La journée mondiale de la liberté de la presse se célèbre ce 3 mai. Au Tchad, au vu des difficultés que rencontrent les  journalistes, les avis sont partagés sur la question.

Ayati Nathan a fait ses premiers pas dans le journalisme en 2017. Après quatre ans, et plusieurs rédactions parcourues, alternés de ‘’temps morts’’, Nathan travaille aujourd’hui dans un journal. Pour lui, les journalistes jouissent d’une certaine liberté dans l’exercice de leurs fonctions.  « Il y a quand-même une amélioration de la liberté de la presse. Les journaux arrivent à paraître et à dénoncer certains maux qui minent la société », souligne-t-il, déplorant toutefois que les journalistes soient tout le temps menacés par des groupuscules qui se croient intouchables, arrêtés, convoqués au niveau de la Haute autorité des médias et de l’audiovisuel (HAMA) et de la justice.
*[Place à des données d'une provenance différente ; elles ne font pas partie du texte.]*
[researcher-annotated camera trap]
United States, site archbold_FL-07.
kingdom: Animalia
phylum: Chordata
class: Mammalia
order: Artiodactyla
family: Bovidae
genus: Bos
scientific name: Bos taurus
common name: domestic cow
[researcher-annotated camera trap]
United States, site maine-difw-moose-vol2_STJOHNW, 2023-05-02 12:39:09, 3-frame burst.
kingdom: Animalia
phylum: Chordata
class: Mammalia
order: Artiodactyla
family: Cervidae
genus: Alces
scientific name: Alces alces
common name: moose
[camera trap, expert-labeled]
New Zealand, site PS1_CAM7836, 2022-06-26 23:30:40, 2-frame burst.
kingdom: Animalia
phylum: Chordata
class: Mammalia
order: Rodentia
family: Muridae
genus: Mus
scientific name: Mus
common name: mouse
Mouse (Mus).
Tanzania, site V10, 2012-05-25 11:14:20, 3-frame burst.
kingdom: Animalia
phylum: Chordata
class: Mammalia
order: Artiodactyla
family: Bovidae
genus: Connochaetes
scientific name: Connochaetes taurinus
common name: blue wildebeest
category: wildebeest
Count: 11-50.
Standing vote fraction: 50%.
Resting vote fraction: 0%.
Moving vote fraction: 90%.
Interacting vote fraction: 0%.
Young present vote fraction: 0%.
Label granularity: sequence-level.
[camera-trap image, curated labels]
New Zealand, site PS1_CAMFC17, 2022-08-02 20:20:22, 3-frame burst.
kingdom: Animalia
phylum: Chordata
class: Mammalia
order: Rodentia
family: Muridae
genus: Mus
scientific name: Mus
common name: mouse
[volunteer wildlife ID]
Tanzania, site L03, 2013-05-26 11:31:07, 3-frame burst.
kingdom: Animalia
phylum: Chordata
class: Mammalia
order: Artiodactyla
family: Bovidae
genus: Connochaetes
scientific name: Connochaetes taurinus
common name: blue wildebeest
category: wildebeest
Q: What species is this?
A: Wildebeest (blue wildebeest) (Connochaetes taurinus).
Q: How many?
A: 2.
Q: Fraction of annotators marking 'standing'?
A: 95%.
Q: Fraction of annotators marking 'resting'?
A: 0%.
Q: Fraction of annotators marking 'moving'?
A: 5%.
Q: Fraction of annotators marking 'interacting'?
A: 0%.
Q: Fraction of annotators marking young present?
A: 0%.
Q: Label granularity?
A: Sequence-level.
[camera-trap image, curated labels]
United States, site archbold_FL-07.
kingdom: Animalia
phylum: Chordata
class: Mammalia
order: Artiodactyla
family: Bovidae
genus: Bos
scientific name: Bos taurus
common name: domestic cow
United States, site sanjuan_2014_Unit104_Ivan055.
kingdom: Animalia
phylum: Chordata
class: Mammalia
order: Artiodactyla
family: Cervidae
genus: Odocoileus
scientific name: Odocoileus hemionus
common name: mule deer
« Quelquefois, quand vous écrivez quelque chose, ils viennent derrière vous au journal pour vous demander de prendre une somme d’argent et de retirer l’information que vous aviez déjà diffusée », regrette-t-il.

Au-delà de ces menaces et intimidations, Nathan pense que la précarité dans laquelle baigne les professionnels des médias les rend vulnérables. «  Au niveau du pays, la presse ne paie pas. Les journalistes sont mal payés. Quand c’est ainsi, votre esprit n’est pas tranquille pour bien faire le travail. Vous ne pouvez pas subvenir aux besoins, parfois élémentaires de la famille. Vous n’êtes pas libre ».

Namia Christelle, jeune journaliste d’une radio privée, trouve elle aussi que la liberté de la presse se vit. « La liberté de la presse est une réalité, surtout pour nous les journalistes de la nouvelle génération. Cela ne nous empêche pas de déplorer quelques exactions commises sur les journalistes. Il y a encore un travail à faire pour que cette liberté soit totalement effective », interpelle-t-elle, demandant à ses confrères d’être responsables dans leurs productions. « La liberté nous est donné, certes. Il faut qu’ils ( journalistes) soient responsables du point de vue de la production. Cette liberté ne doit pas être du libertinage », lance-t-elle.

Malgré que le journalisme est un « métier qui ne paie pas trop au pays », la vingtaine dit le pratiquer avec passion. « C’est un peu difficile de s’en sortir à moins qu’on l’associe à d’autres activités. C’est ce que j’essaye de faire pour m’en sortir réellement. C’est une passion donc je l’exerce avec fierté. Au niveau de la radio, on est en sous-effectif. Plusieurs tâches reposent sur une personne », relate-t-elle, confiant travailler (différentes activités) régulièrement de 7 heures à 19 heures.

Djegolbé Kodé, journaliste d’une télévision privée, dénonce une « marginalisation » qui « bat son plein » dans le journalisme. « On travaille chaque jour et les retombées ne sont pas satisfaisantes. Au Tchad, les journalistes courent derrière l’argent et non derrière l’information ». Au regard de ces difficultés, tranche-t-il, la liberté de la presse n’est pas une réalité.

Ayati Nathan et Namia Christelle, rappelant le « sacrifice » que font les journalistes pour mettre à la disposition du public l’information, demandent à l’État de s’investir davantage pour garantir et protéger la liberté de la presse, par notamment une allocation régulière des moyens financiers.